798 Art Factory

Beijing


This cathedral-like Bauhaus space, ceilings emblazoned with red Maoist slogans, makes for the quintessential 798 photograph whether or not an exhibition is in place. Built in the 1950s and established as a gallery by artist Huang Rui in 2003, several pieces of the old East German–built machinery have been left in situ. Enter via the underpass just west of the central UCCA gallery.

Bauhaus architecture, a German modernist movement, dictated that form should follow function. The 718 Joint Factory, of which this was a part, was built with East German expertise in the 1950s, with components imported from East Germany via the Trans-Siberian Railway all the way into the factory itself (the old factory station, and a steam loco, is a short walk west). The sawtooth roof with its banks of slanted windows bathes the space in natural light, while the northerly aspect reduces shadows. Supposedly the Chinese and their Russian advisors complained at the time about the high cost and exacting standards of the German design.
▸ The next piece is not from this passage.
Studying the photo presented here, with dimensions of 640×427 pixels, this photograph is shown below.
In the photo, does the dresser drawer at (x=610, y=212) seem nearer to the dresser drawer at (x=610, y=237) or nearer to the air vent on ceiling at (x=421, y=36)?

D-Park, together with 798, contains what was the gold standard of communist industrial might in China from 1957 when it was built (with East German expertise) until Deng Xiaoping's economic reforms in the 1980s. The whole zone was destined for demolition in the mid-noughties, to be turned into a technology park. Fortunately, public outcry and international involvement saved the site and earned preservation orders for the old industrial structures.